Things That Make You Blush: Relationship Interruptions



Life is filled with interruptions. Conversations are littered with interruptions. A career path can be interrupted by starting a family or by being laid off. Completing an education can be interrupted by lack of funds. A winning football drive down field can be interrupted by a 15-yard penalty. You name it, and it can get interrupted, including relationships.

Relationships get put on hold for a variety of reasons in strong, healthy partnerships as well as strained ones. Reasons vary from simple life events such as a short-term illness or accident to more devastating changes resulting from chronic illnesses (Alzheimer’s or spinal cord injury, for example). Whatever the reason may be for the interruption, the roles almost always change between partners. The role of lover may be lost due to a change in physical or mental abilities, while the role of caretaker takes its place and is now a priority. So, while the typical ideas of romance may be altered for a while, couples can find other ways to express love and concern for each other. Hot and heavy sex that was so much fun to look forward to may now be replaced by holding hands, gentle hugs and sharing sweet memories, depending on how permanent and how sudden the interruption may be.

When an interruption appears to be long term or even permanent, then the couple has choices to make. In a new relationship, the partner thrust into a caretaker role may not be ready or willing to accept this change and may leave the relationship. In a more established partnership, a change in roles may be accepted lovingly without question, and the interruption becomes the new norm for that couple. However difficult the struggle is to choose to stay, leave or remain friends but not lovers, a sense of guilt or selfishness for questioning the future may prevent a person from talking through this decision with others. Remaining a steadfast “rock” with unwavering devotion, while gallant, is a difficult task to master without help from family, friends or health professionals. In some cases, a drastic change in a relationship role may lead to unhealthy behaviors such as substance abuse, alcoholism, overeating or other self-destructive behavior. These are understandable attempts to deal with the stress, depression or grief that accompanies major relationship changes. More constructive options could be turning to exercise, support groups, spiritual support and habits that promote rather than destroy overall health.

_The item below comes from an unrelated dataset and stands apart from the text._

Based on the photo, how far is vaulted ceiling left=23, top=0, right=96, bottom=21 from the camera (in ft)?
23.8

If saving the relationship is a goal, then it is crucial for both partners to share feelings, hopes and worries with each other. Communication is crucial to any relationship, whether it is interrupted or not, but timing can be more delicate than usual in this case. Approaching the topic of missing sex with a partner that is having a bad day physically will probably not help either person work through the interruption in a positive way. Acts of kindness and open communication may be just as sexy as those previously hot, steamy lovemaking sessions. And, unsolicited acts of kindness are the best examples of your love for each other. Simple gestures of rubbing their feet, bringing home their favorite smoothie or warming their boxers in the dryer on a cold morning go a long way in demonstrating the love shared between two people.  

Almost all relationships experience some type of interruption. If this happens to you, we hope you work through it with love, kindness and communication and that, in the end, your relationship is stronger.